“A great typeface makes me happy.”
— Joshua
The Monaco typeface was designed by Susan Kare and Kris Holmes at Apple in 1988. Susan Kare designed all of the early Apple type and icons which gave the Mac its personality. Anyone who has owned a Mac has seen the Monaco typeface as it has been installed since System 6 through today’s macOS.
While I was doing post-graduate research at UC Berkeley in the early 1990s, the lab I was in had NeXT computers which used Monaco by default for the terminal and I think that is where my affinity for Monaco began.
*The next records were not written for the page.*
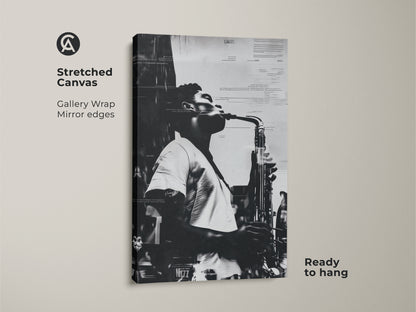 Stretched canvas showcasing a black and white saxophone art piece. The gallery wrap gives it a modern look. Mirror edges enhance the artwork's depth. Perfect for music enthusiasts seeking unique wall decor. Ready to hang and admire.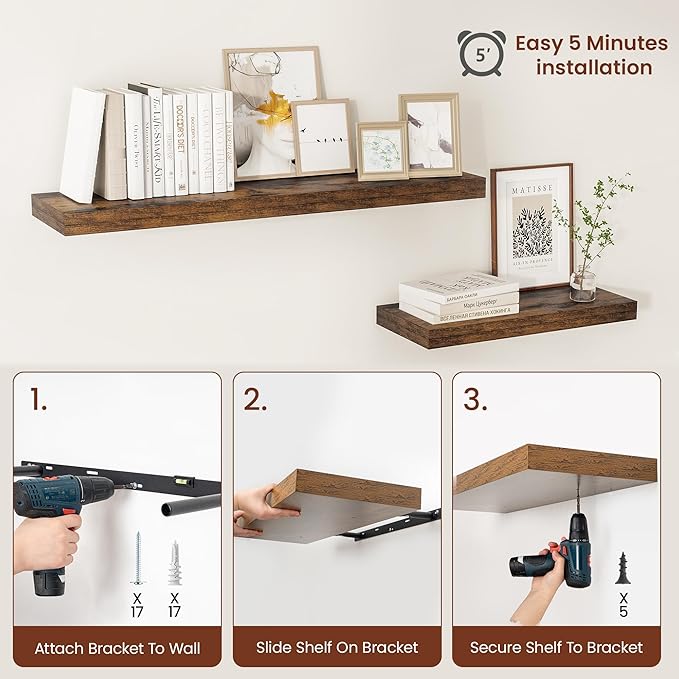 12" Deep Floating Shelves for Wall 24 Inches Long, Heavy Duty Wall Shelves for Bedroom Bathroom Kitchen Laundry Room, Farmhouse Rustic Shelves for Home Decor, 24" X 12" X 2" Set Of 2, Rustic Brown-CasaMuseHome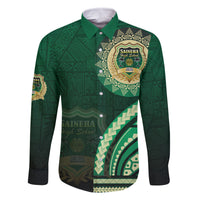 Saineha High School Family Matching Off The Shoulder Long Sleeve Dress and Hawaiian Shirt Ngatu and Polynesian Pattern LT03 Dad's Shirt - Long Sleeve Green - Polynesian Pride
For all things terminal and coding, I have used Monaco ever since.
The first character you notice is, of course, the lowercase “a”. Traditionally used for serif italic fonts, the single-storey, curvy “a” adds a wonderful counterbalance to the rigid, vertical arms and the serif-like lowercase “i” and “l”.
I’ve always found Monaco the most readable monospaced font, even at extremely small sizes.
The almost circular parentheses and overly angled square brackets are used extensively in coding and not only distinguish Monaco from other monospaced typefaces but they help me find functions and arrays quickly.
Eventually with coding you will decide to try a new typeface or theme for your text editor and I have tried many other typefaces. Every coder has their own favorite so there is no best typeface to use. I’ll try one or the other for a little while but invariably I will return to Monaco and when I do I always feel I’m back home.
Apple replaced Monaco with Menlo as the default terminal and XCode typeface with Snow Leopard and more recently with SF Mono (shown above) which I really like, however I can’t see giving up Monaco anytime soon.